• _What to produce_: Reproduce every one of the entries below word for word, leaving out the pictures.

• _Given records_:
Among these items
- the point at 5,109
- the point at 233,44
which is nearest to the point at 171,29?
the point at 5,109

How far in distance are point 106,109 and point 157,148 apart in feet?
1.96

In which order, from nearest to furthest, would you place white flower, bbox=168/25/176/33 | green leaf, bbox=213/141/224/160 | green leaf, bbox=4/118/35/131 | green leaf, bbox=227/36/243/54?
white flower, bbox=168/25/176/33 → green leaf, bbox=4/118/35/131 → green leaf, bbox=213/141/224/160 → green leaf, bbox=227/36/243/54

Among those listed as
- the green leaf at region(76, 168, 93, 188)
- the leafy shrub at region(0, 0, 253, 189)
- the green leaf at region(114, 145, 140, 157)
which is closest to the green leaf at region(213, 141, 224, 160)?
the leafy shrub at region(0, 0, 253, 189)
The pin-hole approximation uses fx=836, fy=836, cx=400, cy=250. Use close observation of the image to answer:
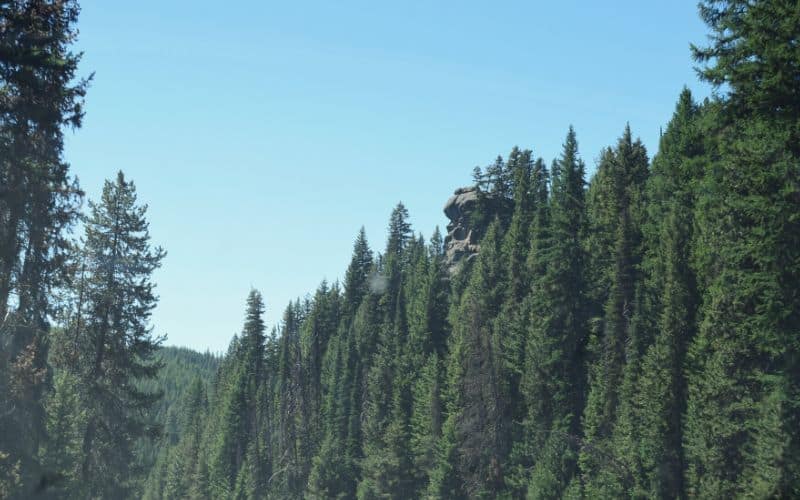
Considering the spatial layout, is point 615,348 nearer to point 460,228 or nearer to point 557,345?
point 557,345

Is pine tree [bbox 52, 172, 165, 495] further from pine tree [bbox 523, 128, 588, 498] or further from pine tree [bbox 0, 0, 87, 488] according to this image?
pine tree [bbox 523, 128, 588, 498]

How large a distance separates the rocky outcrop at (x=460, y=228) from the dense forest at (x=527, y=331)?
7.59m

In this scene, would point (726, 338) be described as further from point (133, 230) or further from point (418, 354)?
point (418, 354)

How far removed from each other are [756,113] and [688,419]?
2153cm

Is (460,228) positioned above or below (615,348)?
above

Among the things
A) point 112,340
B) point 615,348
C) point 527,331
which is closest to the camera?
point 112,340

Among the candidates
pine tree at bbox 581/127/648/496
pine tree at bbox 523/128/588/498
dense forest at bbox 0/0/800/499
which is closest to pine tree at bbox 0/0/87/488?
dense forest at bbox 0/0/800/499

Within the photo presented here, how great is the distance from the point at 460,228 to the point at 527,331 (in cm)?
5216

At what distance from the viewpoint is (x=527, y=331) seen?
58.8m

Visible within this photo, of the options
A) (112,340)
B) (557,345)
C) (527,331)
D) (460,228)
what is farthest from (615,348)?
(460,228)

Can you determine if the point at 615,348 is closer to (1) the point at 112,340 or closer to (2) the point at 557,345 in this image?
(2) the point at 557,345

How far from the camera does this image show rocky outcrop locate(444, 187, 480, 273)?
10518cm

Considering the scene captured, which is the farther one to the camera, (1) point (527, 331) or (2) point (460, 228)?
(2) point (460, 228)

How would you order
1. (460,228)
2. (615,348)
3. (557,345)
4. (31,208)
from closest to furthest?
(31,208) < (615,348) < (557,345) < (460,228)
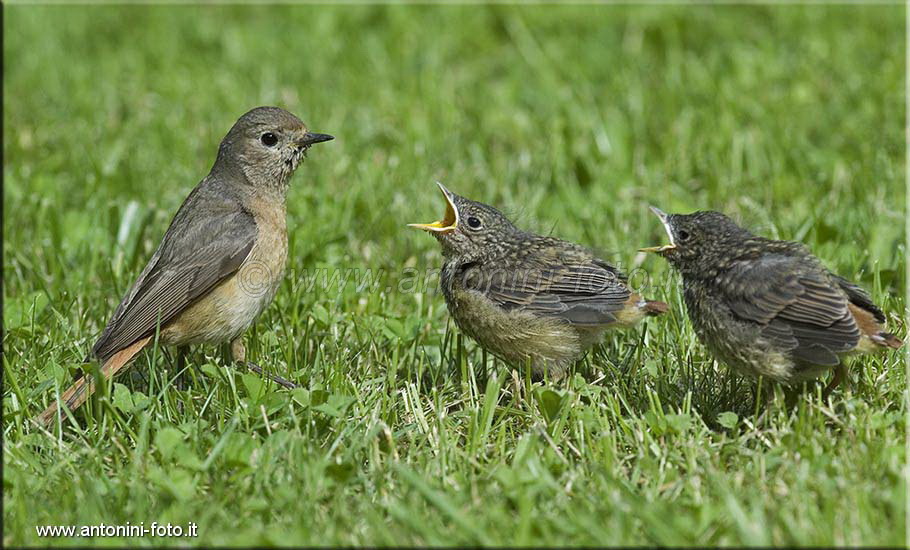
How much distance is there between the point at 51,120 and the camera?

• _Reply_:
Among these items
- the point at 5,109
- the point at 233,44
which is nearest to the point at 171,29?
the point at 5,109

How far in distance are point 106,109 and point 157,148 apart in feet?
1.96

In which order, from nearest to furthest, would you place white flower, bbox=168/25/176/33 | green leaf, bbox=213/141/224/160 | green leaf, bbox=4/118/35/131 | green leaf, bbox=227/36/243/54?
white flower, bbox=168/25/176/33 → green leaf, bbox=4/118/35/131 → green leaf, bbox=213/141/224/160 → green leaf, bbox=227/36/243/54

Among those listed as
- the green leaf at region(76, 168, 93, 188)
- the leafy shrub at region(0, 0, 253, 189)
- the green leaf at region(114, 145, 140, 157)
which is closest to the green leaf at region(213, 141, 224, 160)?
the leafy shrub at region(0, 0, 253, 189)
The pin-hole approximation uses fx=836, fy=836, cx=400, cy=250. Use close observation of the image to answer:
Considering the spatial layout, is point 615,348 nearer to point 460,228 or nearer to point 557,345?
point 557,345

Is pine tree [bbox 52, 172, 165, 495] further from pine tree [bbox 523, 128, 588, 498] or further from pine tree [bbox 0, 0, 87, 488] according to this image?
pine tree [bbox 523, 128, 588, 498]

How large a distance separates the rocky outcrop at (x=460, y=228) from the dense forest at (x=527, y=331)?
7.59m

In this scene, would point (726, 338) be described as further from point (133, 230) or further from point (418, 354)?
point (418, 354)

How far removed from each other are [756,113] and [688,419]?
2153cm

Is (460,228) positioned above or below (615,348)?
above

Among the things
A) point 112,340
B) point 615,348
C) point 527,331
which is closest to the camera?
point 112,340

Among the candidates
pine tree at bbox 581/127/648/496
pine tree at bbox 523/128/588/498
dense forest at bbox 0/0/800/499
which is closest to pine tree at bbox 0/0/87/488?
dense forest at bbox 0/0/800/499

Within the photo presented here, how great is the distance from the point at 460,228 to the point at 527,331 (in cm)?
5216

At what distance from the viewpoint is (x=527, y=331) seen?
58.8m

Visible within this photo, of the options
A) (112,340)
B) (557,345)
C) (527,331)
D) (460,228)
what is farthest from (615,348)?
(460,228)

Can you determine if the point at 615,348 is closer to (1) the point at 112,340 or closer to (2) the point at 557,345 in this image?
(2) the point at 557,345

How far from the camera does this image show rocky outcrop locate(444, 187, 480, 273)?
10518cm

Considering the scene captured, which is the farther one to the camera, (1) point (527, 331) or (2) point (460, 228)?
(2) point (460, 228)

How would you order
1. (460,228)
2. (615,348)
3. (557,345)
4. (31,208)
from closest to furthest?
(31,208) < (615,348) < (557,345) < (460,228)
How much distance is there between the point at 51,120 and the camera?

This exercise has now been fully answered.